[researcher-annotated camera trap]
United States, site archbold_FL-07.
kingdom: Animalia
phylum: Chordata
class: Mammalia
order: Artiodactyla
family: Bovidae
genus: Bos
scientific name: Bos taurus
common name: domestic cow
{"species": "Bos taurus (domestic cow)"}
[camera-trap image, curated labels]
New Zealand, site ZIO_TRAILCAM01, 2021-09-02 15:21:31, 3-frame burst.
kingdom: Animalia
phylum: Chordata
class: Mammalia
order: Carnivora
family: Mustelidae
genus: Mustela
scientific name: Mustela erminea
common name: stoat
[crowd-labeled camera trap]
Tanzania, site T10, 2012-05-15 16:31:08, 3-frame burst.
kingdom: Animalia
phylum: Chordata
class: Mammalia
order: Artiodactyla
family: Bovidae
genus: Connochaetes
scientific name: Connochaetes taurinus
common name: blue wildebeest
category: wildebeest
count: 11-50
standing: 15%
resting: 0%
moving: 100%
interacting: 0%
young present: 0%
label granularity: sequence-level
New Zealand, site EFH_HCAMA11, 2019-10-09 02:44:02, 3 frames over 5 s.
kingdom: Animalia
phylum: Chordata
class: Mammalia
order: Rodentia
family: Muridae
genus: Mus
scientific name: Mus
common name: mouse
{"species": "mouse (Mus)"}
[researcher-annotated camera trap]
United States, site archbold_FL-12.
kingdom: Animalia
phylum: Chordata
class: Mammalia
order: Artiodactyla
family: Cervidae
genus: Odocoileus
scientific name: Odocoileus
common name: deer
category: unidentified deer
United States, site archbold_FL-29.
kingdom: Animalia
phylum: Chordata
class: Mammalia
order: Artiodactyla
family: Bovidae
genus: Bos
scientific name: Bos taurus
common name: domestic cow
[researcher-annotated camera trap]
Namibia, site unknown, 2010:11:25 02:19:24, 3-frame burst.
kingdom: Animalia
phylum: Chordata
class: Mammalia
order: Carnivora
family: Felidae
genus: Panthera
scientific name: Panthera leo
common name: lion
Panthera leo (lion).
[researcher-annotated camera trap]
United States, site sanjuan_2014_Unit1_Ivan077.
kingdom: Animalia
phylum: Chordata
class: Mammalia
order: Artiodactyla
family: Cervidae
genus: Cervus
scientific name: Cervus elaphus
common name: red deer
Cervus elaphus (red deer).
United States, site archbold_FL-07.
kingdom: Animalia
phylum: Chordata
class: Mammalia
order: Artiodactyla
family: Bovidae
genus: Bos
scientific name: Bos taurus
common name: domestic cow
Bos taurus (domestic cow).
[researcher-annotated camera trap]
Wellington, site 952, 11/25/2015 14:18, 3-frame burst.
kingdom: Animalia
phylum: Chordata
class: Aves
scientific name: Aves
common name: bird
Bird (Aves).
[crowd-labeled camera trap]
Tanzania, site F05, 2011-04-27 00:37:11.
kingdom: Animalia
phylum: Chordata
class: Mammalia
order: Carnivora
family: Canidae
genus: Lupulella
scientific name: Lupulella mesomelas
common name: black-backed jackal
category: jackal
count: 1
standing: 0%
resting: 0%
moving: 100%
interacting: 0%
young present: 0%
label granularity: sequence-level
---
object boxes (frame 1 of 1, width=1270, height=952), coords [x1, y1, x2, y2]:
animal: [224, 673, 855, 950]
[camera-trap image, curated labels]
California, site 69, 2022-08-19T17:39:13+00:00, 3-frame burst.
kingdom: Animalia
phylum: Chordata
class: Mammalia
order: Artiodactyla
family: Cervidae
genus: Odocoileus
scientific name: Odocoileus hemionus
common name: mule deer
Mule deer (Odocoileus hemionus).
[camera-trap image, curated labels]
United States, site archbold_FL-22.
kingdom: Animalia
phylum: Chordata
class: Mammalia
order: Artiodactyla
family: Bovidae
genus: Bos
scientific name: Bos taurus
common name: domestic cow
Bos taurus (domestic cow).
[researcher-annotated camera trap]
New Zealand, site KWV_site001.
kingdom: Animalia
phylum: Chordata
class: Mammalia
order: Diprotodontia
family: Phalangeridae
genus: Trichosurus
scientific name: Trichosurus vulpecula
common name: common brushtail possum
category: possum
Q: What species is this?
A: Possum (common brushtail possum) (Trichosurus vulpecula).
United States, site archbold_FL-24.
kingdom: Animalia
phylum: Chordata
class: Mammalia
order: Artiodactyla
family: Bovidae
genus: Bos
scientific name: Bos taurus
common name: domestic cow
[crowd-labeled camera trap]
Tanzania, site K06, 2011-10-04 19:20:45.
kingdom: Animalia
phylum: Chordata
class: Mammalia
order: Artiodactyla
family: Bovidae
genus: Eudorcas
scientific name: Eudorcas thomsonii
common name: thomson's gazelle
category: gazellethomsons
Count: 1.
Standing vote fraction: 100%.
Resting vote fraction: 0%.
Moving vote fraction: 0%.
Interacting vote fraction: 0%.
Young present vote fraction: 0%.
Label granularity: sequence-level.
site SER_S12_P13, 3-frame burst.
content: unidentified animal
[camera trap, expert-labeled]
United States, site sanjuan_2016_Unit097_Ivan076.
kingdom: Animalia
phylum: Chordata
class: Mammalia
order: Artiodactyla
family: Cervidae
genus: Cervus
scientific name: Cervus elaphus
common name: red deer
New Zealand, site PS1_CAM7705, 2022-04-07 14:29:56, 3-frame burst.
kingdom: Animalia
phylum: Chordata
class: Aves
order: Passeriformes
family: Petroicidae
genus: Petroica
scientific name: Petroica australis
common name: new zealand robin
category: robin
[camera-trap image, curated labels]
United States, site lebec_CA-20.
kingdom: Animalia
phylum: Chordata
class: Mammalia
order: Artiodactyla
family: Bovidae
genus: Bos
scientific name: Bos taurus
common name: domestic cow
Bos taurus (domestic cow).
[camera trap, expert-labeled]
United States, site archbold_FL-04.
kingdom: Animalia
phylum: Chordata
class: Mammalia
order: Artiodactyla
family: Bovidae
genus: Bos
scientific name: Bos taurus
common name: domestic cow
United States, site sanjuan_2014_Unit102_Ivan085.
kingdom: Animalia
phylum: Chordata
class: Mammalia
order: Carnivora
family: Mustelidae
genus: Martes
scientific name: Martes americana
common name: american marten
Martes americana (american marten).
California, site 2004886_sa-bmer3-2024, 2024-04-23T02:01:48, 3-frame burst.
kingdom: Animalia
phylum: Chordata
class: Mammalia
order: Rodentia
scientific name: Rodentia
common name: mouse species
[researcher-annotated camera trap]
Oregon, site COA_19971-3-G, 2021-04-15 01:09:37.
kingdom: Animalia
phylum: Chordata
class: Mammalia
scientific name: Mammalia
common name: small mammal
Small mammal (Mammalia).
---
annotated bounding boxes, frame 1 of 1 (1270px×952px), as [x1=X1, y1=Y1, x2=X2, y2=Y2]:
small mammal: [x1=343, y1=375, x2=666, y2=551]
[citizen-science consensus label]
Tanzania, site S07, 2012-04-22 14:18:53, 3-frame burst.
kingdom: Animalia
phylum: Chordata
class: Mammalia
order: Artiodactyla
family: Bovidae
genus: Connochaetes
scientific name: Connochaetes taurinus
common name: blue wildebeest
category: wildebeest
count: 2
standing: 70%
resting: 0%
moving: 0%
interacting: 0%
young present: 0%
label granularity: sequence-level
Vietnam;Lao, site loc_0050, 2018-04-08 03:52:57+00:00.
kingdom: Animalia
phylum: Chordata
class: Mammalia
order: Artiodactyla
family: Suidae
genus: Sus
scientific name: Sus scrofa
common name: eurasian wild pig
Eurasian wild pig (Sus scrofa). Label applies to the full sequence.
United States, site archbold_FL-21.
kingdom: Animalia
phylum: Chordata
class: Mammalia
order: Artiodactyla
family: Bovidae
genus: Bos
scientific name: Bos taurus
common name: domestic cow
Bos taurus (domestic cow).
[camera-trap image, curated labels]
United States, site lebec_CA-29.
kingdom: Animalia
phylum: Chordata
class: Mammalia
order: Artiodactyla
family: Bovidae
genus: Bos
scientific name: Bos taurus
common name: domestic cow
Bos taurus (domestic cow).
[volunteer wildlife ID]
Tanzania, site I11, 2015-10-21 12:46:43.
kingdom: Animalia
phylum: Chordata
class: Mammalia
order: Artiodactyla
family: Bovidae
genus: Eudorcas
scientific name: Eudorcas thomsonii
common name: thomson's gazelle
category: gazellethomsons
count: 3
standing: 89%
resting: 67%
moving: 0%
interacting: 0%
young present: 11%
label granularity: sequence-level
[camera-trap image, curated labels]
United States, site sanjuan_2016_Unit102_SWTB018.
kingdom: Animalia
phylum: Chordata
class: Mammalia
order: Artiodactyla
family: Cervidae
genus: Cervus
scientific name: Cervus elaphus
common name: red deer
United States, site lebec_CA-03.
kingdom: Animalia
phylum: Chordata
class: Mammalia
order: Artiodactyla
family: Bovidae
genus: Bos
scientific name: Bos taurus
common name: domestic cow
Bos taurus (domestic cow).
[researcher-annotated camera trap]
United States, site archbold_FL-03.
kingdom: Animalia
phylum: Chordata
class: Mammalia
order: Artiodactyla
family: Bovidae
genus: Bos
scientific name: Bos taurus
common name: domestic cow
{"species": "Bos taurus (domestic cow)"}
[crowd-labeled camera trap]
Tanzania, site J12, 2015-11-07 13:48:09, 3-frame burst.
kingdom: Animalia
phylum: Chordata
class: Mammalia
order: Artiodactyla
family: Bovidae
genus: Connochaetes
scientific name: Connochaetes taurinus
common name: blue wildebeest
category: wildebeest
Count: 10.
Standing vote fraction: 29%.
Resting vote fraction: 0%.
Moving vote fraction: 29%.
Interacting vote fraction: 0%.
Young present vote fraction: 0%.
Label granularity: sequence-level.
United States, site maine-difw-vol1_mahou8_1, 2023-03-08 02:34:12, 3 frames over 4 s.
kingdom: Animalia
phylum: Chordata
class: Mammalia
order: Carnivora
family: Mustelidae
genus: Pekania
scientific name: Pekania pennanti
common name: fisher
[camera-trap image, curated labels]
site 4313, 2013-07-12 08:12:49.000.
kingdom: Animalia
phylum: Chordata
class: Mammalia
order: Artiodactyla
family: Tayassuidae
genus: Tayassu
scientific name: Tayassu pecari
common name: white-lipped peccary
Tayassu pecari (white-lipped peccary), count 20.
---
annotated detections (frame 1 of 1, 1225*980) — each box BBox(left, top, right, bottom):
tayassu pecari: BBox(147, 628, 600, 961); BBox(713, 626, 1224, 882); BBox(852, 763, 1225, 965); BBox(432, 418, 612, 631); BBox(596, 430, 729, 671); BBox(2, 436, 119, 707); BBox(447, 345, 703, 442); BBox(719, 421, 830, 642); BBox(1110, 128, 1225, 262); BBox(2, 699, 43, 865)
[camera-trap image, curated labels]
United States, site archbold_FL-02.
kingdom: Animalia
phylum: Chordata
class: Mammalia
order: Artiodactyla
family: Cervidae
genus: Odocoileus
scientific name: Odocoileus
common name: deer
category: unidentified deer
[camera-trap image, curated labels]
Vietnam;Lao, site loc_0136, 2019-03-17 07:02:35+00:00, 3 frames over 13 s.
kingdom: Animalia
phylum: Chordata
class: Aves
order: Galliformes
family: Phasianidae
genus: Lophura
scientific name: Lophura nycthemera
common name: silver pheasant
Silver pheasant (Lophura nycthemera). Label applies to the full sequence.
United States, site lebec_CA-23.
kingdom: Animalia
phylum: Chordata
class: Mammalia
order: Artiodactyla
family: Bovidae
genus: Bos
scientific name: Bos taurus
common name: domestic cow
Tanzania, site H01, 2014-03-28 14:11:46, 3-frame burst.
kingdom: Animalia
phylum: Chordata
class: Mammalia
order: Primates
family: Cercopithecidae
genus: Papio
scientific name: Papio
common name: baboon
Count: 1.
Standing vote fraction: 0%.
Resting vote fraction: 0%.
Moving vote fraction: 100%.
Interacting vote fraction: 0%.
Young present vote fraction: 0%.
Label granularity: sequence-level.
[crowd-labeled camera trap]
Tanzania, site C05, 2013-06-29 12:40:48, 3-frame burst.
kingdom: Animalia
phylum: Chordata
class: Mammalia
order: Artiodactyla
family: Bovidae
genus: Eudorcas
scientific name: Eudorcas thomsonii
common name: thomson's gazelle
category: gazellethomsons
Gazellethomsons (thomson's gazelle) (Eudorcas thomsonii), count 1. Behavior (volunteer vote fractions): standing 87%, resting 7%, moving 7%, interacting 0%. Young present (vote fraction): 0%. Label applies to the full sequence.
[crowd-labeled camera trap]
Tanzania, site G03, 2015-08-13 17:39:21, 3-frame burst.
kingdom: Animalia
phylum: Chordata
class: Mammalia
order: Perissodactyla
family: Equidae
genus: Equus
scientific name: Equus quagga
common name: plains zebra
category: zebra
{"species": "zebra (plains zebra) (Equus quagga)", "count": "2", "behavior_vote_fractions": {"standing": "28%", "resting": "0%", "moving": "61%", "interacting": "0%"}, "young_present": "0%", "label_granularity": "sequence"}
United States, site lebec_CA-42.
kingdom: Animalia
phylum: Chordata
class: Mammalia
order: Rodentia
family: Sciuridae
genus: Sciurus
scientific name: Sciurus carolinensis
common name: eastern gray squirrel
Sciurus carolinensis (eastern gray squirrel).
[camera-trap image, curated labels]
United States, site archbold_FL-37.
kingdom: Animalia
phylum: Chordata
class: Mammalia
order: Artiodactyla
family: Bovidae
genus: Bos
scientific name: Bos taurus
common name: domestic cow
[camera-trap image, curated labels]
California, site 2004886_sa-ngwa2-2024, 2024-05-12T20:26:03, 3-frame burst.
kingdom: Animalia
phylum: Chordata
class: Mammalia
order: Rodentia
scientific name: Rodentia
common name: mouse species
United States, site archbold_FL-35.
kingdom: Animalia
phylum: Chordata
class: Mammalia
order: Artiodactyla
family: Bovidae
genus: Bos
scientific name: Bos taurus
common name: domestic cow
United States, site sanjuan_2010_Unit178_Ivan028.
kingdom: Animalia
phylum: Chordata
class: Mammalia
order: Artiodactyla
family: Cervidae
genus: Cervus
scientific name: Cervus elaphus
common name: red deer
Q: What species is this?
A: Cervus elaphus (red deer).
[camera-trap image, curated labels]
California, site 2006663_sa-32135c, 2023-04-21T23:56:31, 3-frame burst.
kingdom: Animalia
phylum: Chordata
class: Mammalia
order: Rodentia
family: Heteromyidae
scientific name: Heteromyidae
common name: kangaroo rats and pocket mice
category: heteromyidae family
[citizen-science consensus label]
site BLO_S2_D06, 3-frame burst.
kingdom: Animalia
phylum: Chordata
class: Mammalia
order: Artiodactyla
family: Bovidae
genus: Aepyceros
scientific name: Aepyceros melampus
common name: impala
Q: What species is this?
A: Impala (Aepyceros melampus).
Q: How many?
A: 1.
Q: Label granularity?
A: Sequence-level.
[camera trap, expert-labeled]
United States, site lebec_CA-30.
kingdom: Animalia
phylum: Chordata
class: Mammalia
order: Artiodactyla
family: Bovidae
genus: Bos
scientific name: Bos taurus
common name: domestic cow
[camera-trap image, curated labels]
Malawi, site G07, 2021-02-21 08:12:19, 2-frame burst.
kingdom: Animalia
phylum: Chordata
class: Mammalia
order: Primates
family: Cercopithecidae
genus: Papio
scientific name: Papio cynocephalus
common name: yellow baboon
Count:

::::::::::

* _HOW TO COMPLETE THIS TASK_:
Each line of the entries holding the string "over" should be found and copied.

* _THE ANSWER_:
New Zealand, site EFH_HCAMA11, 2019-10-09 02:44:02, 3 frames over 5 s.
United States, site maine-difw-vol1_mahou8_1, 2023-03-08 02:34:12, 3 frames over 4 s.
Vietnam;Lao, site loc_0136, 2019-03-17 07:02:35+00:00, 3 frames over 13 s.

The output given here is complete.